▶ [Consignes]
A: Réécrivez le passage du texte sur la dépression qui commence aux mots « La dépression – » et se termine après « combinaison des deux. », en remplaçant « antidépresseurs » par « médicaments ».
B: Prolongez le texte sur la dépression à partir de sa dernière phrase.

▶ [Texte fourni]
# # #

Les causes de la dépression sont diverses, les traitements le sont moins. Dessin d’un patient du Centre psychiatrique de Breitenau à Schaffhouse. | Sant titre, feulle d’un carnet de dessin de 18 pages. Peinture à l’huile, page double 18,5 × 23,5 cm, non datée. Collection Breitenau, Inv. Nr. 105, © Signatur: Staatsarchiv Schaffhausen DJ 39/2432

Les causes de la dépression sont diverses, les traitements le sont moins. Dessin d’un patient du Centre psychiatrique de Breitenau à Schaffhouse. | Image: Sans titre, feuille d’un carnet de dessin de 18 pages. Peinture à l’huile, page double 18,5 × 23,5 cm, non datée. Collection Breitenau, Inv. Nr. 105, © Signatur: Staatsarchiv Schaffhausen DJ 39/2432

La dépression – la plus répandue des maladies mentales – a des origines très variées, mais ses traitements ont un caractère presque universel. Il se basent en général sur des antidépresseurs, une thérapie comportementale ou une combinaison des deux.

# # #

(Entrées enregistrées)
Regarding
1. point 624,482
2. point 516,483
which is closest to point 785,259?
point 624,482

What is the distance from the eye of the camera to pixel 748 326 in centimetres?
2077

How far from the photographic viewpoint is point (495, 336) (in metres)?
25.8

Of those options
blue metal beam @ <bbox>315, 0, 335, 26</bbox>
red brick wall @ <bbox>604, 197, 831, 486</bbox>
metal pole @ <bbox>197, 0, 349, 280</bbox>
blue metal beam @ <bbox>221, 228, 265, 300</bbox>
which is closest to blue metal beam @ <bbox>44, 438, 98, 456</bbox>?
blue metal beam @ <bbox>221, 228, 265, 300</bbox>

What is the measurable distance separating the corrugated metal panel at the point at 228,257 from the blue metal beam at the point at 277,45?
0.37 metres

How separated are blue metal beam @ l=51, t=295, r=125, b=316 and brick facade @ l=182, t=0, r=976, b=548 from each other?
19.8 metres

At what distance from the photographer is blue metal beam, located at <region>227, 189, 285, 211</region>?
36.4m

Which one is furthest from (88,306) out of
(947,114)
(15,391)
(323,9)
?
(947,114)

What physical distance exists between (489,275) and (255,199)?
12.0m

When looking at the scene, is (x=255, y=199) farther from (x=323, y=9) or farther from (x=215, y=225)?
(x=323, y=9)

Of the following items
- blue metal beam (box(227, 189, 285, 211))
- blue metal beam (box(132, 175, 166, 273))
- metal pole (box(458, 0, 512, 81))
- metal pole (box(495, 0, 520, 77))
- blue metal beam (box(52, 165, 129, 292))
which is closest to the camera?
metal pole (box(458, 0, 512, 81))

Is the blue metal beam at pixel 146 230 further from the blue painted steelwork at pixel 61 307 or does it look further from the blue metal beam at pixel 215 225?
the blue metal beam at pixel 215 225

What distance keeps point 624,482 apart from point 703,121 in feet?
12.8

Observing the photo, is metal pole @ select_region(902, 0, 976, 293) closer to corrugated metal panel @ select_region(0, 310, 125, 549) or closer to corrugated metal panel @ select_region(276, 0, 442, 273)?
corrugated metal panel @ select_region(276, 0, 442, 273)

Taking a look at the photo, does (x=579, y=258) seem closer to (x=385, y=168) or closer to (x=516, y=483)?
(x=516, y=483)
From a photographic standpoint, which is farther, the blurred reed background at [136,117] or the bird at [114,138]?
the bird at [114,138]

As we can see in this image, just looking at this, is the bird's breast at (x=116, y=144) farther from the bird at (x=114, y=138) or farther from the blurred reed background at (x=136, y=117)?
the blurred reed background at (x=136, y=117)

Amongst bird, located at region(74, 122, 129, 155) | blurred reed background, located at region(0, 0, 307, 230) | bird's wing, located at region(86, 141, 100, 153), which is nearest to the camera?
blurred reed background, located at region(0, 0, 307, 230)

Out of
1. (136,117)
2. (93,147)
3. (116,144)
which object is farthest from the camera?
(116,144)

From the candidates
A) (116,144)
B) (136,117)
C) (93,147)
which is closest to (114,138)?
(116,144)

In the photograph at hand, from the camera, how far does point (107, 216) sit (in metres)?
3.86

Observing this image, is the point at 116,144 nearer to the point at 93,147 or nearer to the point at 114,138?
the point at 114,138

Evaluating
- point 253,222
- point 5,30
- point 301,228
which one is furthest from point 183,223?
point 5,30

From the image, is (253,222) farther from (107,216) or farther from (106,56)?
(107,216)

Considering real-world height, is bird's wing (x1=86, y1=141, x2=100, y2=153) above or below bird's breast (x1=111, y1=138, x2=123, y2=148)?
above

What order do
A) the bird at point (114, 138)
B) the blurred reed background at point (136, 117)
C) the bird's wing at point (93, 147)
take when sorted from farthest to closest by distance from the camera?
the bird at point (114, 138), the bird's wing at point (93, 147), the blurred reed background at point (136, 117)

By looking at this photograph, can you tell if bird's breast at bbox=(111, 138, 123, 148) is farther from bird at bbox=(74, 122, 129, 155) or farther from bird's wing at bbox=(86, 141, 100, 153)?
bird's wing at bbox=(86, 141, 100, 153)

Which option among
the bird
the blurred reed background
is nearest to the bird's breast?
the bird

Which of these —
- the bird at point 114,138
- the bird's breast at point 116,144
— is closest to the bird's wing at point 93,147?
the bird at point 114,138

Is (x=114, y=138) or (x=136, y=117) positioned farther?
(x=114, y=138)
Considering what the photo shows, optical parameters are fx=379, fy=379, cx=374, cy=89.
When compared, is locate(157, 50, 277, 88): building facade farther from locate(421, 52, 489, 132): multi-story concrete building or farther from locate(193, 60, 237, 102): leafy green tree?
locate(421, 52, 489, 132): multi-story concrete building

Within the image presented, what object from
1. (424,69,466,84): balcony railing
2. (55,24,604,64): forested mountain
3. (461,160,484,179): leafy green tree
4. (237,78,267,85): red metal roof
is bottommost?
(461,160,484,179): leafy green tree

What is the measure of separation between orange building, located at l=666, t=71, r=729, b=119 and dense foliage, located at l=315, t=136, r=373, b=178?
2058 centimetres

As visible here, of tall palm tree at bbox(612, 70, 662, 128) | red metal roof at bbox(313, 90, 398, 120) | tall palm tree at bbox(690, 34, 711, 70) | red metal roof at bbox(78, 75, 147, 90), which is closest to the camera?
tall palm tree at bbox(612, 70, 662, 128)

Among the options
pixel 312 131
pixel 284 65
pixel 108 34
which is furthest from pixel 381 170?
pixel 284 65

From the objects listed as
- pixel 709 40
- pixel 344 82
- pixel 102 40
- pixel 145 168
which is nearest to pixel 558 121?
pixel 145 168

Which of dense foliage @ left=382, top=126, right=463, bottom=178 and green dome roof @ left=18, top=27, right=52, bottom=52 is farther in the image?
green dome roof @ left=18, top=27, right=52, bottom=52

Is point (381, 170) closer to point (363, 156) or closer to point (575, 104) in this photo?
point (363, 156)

# # #

▶ [Réponses aux activités]
A:
La dépression – la plus répandue des maladies mentales – a des origines très variées, mais ses traitements ont un caractère presque universel. Il se basent en général sur des médicaments, une thérapie comportementale ou une combinaison des deux.

B:
La médecine personnalisée part de l’idée que le succès ou l’échec d’une thérapie dépendent de caractéristiques particulières à chaque individu. Dans le cas de la dépression, il s’agit de l’état de santé général, du mode de vie, des prédispositions génétiques, de la situation familiale et des crises relationnelles. Une équipe de l’Université de Zurich a développé une nouvelle méthode statistique afin d’identifier les caractéristiques pertinentes sous l’angle thérapeutique. Elle doit permettre de trouver les facteurs qui influencent l’efficacité d’une thérapie dans une masse confuse de données.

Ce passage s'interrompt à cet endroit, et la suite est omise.